Going to church doesn’t make you a Christian any more than going into my garage every day makes me a car.
Jesus says: “Not everyone who says to me, ‘Lord, Lord,’ will enter the kingdom of heaven, but only the one who does the will of my Father who is in heaven. Many will say to me on that day, ‘Lord, Lord, did we not prophesy in your name and in your name drive out demons and in your name perform many miracles?’ Then I will tell them plainly, ‘I never knew you. Away from me, you evildoers!’” (Matthew 7:21–23).
This is one of the most terrifying passages in Scripture. These are not unbelievers. These aren’t skeptics. These are people who did ministry in Jesus’ name. Prophesied. Cast out demons. Performed miracles. And he says, “I never knew you.”

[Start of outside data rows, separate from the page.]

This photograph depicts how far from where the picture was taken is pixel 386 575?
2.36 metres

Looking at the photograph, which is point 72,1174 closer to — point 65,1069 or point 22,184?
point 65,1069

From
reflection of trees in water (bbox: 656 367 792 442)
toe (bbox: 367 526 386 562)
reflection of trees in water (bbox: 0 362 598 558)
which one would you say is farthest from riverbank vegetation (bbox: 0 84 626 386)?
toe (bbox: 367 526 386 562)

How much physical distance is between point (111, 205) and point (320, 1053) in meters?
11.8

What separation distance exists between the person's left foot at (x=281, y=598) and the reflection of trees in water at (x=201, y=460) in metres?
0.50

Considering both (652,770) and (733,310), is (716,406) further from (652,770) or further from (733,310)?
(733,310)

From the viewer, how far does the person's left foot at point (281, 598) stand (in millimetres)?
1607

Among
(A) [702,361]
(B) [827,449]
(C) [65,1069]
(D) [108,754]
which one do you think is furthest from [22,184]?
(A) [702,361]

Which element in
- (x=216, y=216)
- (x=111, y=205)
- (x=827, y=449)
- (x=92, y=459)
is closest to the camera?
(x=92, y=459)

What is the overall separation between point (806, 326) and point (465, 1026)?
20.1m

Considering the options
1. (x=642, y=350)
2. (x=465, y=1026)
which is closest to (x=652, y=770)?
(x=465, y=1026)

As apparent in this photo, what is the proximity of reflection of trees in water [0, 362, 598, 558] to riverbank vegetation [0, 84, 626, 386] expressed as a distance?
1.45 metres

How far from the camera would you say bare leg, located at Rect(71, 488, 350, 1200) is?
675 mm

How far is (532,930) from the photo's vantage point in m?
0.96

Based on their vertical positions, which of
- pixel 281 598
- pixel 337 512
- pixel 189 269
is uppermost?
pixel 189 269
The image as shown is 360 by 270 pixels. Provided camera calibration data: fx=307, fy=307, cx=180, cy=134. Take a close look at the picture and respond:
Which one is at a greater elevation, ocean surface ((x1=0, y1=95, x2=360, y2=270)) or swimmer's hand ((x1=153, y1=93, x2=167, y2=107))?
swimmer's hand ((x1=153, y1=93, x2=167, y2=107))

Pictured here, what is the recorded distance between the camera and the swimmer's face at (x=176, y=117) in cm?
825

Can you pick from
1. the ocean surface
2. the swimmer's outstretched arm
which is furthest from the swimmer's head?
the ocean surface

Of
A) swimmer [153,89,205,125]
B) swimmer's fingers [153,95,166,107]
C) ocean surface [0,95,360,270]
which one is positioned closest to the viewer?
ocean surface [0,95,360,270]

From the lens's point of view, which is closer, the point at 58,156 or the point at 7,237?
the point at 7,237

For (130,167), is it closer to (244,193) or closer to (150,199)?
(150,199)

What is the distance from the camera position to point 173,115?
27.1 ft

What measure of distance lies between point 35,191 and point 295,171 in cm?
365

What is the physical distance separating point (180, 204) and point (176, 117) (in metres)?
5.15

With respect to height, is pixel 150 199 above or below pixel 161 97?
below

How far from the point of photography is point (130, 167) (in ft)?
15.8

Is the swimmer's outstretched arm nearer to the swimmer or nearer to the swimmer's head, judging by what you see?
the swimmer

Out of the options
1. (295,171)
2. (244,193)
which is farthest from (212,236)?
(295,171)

Salvation is not about works-righteousness. You don’t earn your way into the kingdom by doing enough Christian things. A dancer who practices every day but has no love for the art is just going through motions. A Christian who does all the right things but has no love for Christ is doing the same.
Works still matter, because they flow from a repentant heart. If you’ve truly met Jesus and you’ve been forgiven, rescued, and made new, then your life will look different. Not because you’re trying to earn something, but because you’ve been given something. You want to pass that gift on to as many people as you can. You forgive because you’ve been forgiven. You love because you’ve been loved. You pursue holiness because nothing else satisfies.
A dancer dances because they love to dance. A Christian follows Jesus because they love Jesus. If there’s no practice, no pursuit, no change, then maybe you’ve not actually met him yet. Maybe you just know about him.
If you know him, your life looks different. Not perfect. Not sinless. But different. Genuine believers can still struggle deeply and look inconsistent, but its not a comparison to anyone else, but a comparison between where we are now and where we were before.
If you’re sitting in the pew with the same bitterness, the same unrepentant patterns, the same refusal to forgive, the same secret life you’ve been hiding for years, then the answer isn’t to give up, it’s to start. As Paul says in Philippians 2:12, “continue to work out your salvation with fear and trembling.”
This isn’t meant to frighten you. It’s meant to help awaken your desire to walk with God. The gospel is not “try harder and maybe God will accept you.” The gospel is “you can’t, so he did.” Grace changes you. If you’ve been forgiven much, you love much. If you’ve been rescued, you live like someone who’s been rescued. And if nothing has changed, then it’s fair to question how well you know Him.
The good news is it’s not too late. If you’re reading this and you realize you’ve been playing Christian more than being Christian, that realization is grace. Let the Holy Spirit start pulling back the curtain. The same God who said “I never knew you” to the pretenders is the God who says “Come to me, all who are weary and burdened, and I will give you rest” to the ones who stop pretending.
If you’ve never met him, now is the time. If you’ve been pretending, stop. Meet Jesus and let him change your life.